======== SUPPLIED RECORDS ========

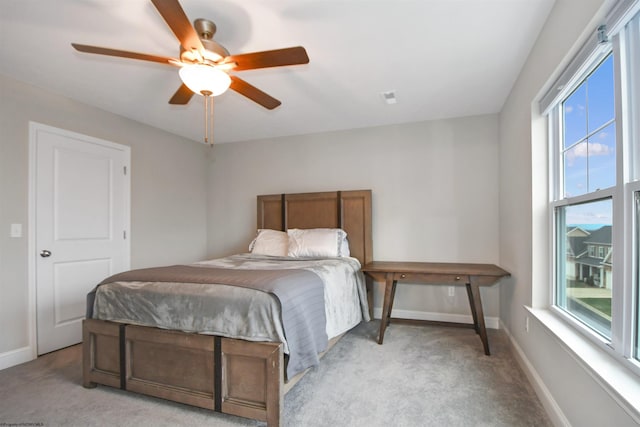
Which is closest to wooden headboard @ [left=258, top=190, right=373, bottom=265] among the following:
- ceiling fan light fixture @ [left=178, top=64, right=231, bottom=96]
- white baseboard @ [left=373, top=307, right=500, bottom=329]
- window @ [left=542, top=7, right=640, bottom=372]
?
white baseboard @ [left=373, top=307, right=500, bottom=329]

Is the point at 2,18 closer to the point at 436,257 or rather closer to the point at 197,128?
the point at 197,128

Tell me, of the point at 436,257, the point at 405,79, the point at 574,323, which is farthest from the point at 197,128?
the point at 574,323

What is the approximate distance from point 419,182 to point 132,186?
131 inches

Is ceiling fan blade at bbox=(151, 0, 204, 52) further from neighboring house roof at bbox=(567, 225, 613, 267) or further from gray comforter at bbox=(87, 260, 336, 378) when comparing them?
neighboring house roof at bbox=(567, 225, 613, 267)

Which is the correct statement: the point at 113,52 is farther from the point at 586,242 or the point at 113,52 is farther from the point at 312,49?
the point at 586,242

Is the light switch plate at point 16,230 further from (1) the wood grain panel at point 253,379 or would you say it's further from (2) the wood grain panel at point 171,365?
(1) the wood grain panel at point 253,379

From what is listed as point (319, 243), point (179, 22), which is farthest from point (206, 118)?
point (179, 22)

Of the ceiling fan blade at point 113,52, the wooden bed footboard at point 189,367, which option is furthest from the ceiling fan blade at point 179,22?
the wooden bed footboard at point 189,367

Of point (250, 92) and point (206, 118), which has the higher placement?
point (206, 118)

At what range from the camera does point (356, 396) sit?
2107 mm

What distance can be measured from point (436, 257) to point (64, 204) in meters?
3.85

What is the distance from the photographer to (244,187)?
15.0ft

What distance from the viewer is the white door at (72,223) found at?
2.84 meters

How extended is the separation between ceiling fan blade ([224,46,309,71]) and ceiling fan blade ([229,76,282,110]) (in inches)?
7.5
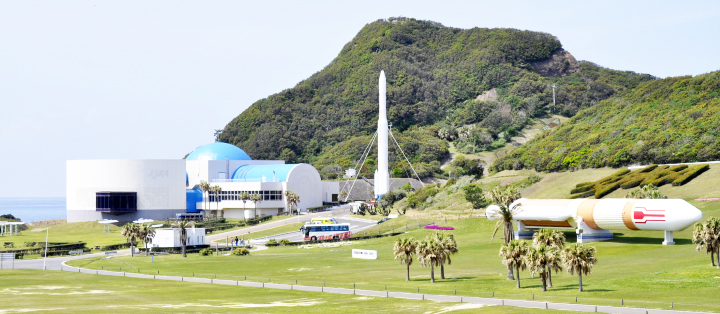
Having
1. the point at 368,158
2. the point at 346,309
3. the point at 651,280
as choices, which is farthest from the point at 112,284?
the point at 368,158

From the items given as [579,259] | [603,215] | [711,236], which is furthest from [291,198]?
[579,259]

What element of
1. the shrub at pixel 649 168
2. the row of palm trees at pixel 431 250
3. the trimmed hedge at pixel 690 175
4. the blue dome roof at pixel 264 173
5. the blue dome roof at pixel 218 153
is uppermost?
the blue dome roof at pixel 218 153

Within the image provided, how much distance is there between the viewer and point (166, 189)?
13700 centimetres

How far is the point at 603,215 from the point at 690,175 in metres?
26.7

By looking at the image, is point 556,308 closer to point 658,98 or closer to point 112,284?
point 112,284

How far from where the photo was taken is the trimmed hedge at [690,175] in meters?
88.6

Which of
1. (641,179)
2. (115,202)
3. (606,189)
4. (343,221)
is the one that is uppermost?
(115,202)

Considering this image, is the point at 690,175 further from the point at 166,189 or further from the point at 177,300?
the point at 166,189

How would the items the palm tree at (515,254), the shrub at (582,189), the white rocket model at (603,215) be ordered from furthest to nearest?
the shrub at (582,189)
the white rocket model at (603,215)
the palm tree at (515,254)

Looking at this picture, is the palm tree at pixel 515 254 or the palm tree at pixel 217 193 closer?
the palm tree at pixel 515 254

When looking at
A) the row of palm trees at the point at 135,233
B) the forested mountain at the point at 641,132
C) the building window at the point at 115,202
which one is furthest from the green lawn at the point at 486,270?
the building window at the point at 115,202

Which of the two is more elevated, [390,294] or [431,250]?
[431,250]

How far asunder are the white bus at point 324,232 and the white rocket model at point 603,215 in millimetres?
23658

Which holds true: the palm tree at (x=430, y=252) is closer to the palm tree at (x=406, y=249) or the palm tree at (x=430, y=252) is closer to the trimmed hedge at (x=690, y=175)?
the palm tree at (x=406, y=249)
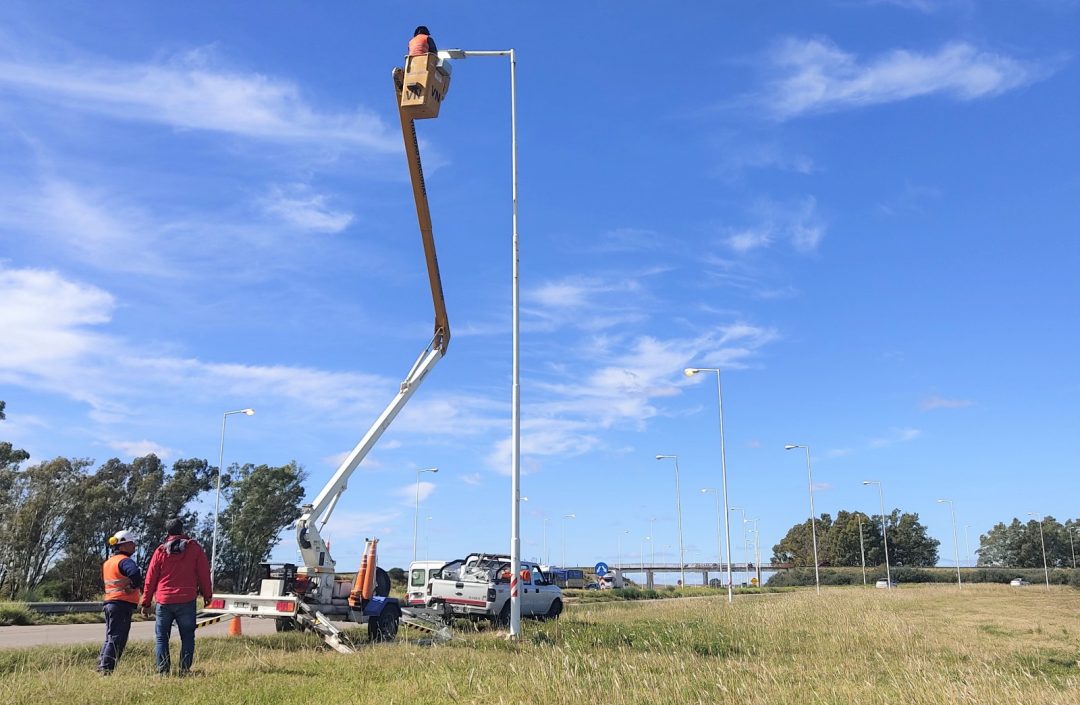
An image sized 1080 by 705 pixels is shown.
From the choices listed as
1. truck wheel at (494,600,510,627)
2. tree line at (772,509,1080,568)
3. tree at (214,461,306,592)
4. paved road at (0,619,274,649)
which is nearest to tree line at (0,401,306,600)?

========

## DIRECTIONS FOR THIS TASK
Set down every entry word for word, but omit the pictures.

## TASK SOLUTION
Which is closest to wooden headboard @ [left=258, top=190, right=373, bottom=265] among the following:
- ceiling fan light fixture @ [left=178, top=64, right=231, bottom=96]
- white baseboard @ [left=373, top=307, right=500, bottom=329]
- window @ [left=542, top=7, right=640, bottom=372]
?
white baseboard @ [left=373, top=307, right=500, bottom=329]

Is the point at 2,18 closer to the point at 436,257 or rather closer to the point at 197,128?
the point at 197,128

Tell me, of the point at 436,257, the point at 405,79, the point at 574,323, which is farthest from the point at 197,128?
the point at 574,323

What is the approximate distance from point 419,182 to point 132,186?
131 inches

Is ceiling fan blade at bbox=(151, 0, 204, 52) further from neighboring house roof at bbox=(567, 225, 613, 267) or further from gray comforter at bbox=(87, 260, 336, 378) when comparing them?
neighboring house roof at bbox=(567, 225, 613, 267)

Which is the correct statement: the point at 113,52 is farther from the point at 586,242 or the point at 113,52 is farther from the point at 312,49?
the point at 586,242

Is the light switch plate at point 16,230 further from (1) the wood grain panel at point 253,379 or would you say it's further from (2) the wood grain panel at point 171,365?
(1) the wood grain panel at point 253,379

From what is listed as point (319, 243), point (179, 22), which is farthest from point (206, 118)?
point (179, 22)

Of the ceiling fan blade at point 113,52, the wooden bed footboard at point 189,367, which option is furthest from the ceiling fan blade at point 179,22?
the wooden bed footboard at point 189,367

Of point (250, 92) and point (206, 118), which has the higher placement?
point (206, 118)

At what range from the camera does point (356, 396) sit?
2107 mm

What distance can be measured from point (436, 257) to point (64, 204) in meters?
3.85

What is the distance from the photographer to (244,187)?
15.0ft

What distance from the viewer is the white door at (72,223) found at?
2.84 meters

How extended is the separation between ceiling fan blade ([224,46,309,71]) and ceiling fan blade ([229,76,282,110]) (in inches)?
7.5
Having
1. the point at 368,158
2. the point at 346,309
3. the point at 651,280
as choices, which is farthest from the point at 112,284?
the point at 368,158

From the items given as [579,259] | [603,215] | [711,236], which is furthest from [291,198]?
[579,259]

What element of
1. the shrub at pixel 649 168
2. the row of palm trees at pixel 431 250
3. the trimmed hedge at pixel 690 175
4. the blue dome roof at pixel 264 173
5. the blue dome roof at pixel 218 153
is uppermost?
the blue dome roof at pixel 218 153

Within the image provided, how much distance is there between the viewer and point (166, 189)?
13700 centimetres

How far is the point at 603,215 from the point at 690,175 in metres?
26.7

By looking at the image, is point 556,308 closer to point 658,98 or closer to point 112,284?
point 112,284

How far from where the photo was taken is the trimmed hedge at [690,175] in meters?
88.6

Which of
1. (641,179)
2. (115,202)
3. (606,189)
4. (343,221)
is the one that is uppermost?
(115,202)

Considering this image, is the point at 690,175 further from the point at 166,189 or further from the point at 177,300?
the point at 166,189

How would the items the palm tree at (515,254), the shrub at (582,189), the white rocket model at (603,215) be ordered from furthest to nearest?
the shrub at (582,189)
the white rocket model at (603,215)
the palm tree at (515,254)

Looking at this picture, is the palm tree at pixel 515 254 or the palm tree at pixel 217 193 closer?
the palm tree at pixel 515 254

When looking at
A) the row of palm trees at the point at 135,233
B) the forested mountain at the point at 641,132
C) the building window at the point at 115,202
which one is furthest from the green lawn at the point at 486,270?
the building window at the point at 115,202

Which of the two is more elevated, [390,294] or [431,250]?
[431,250]

How far asunder are the white bus at point 324,232 and the white rocket model at point 603,215 in millimetres?
23658

Which holds true: the palm tree at (x=430, y=252) is closer to the palm tree at (x=406, y=249) or the palm tree at (x=430, y=252) is closer to the trimmed hedge at (x=690, y=175)?
the palm tree at (x=406, y=249)
An image sized 1080 by 705 pixels is shown.
From the choices listed as
1. truck wheel at (494,600,510,627)
2. tree line at (772,509,1080,568)
3. tree at (214,461,306,592)
4. paved road at (0,619,274,649)
which is nearest to tree line at (0,401,306,600)?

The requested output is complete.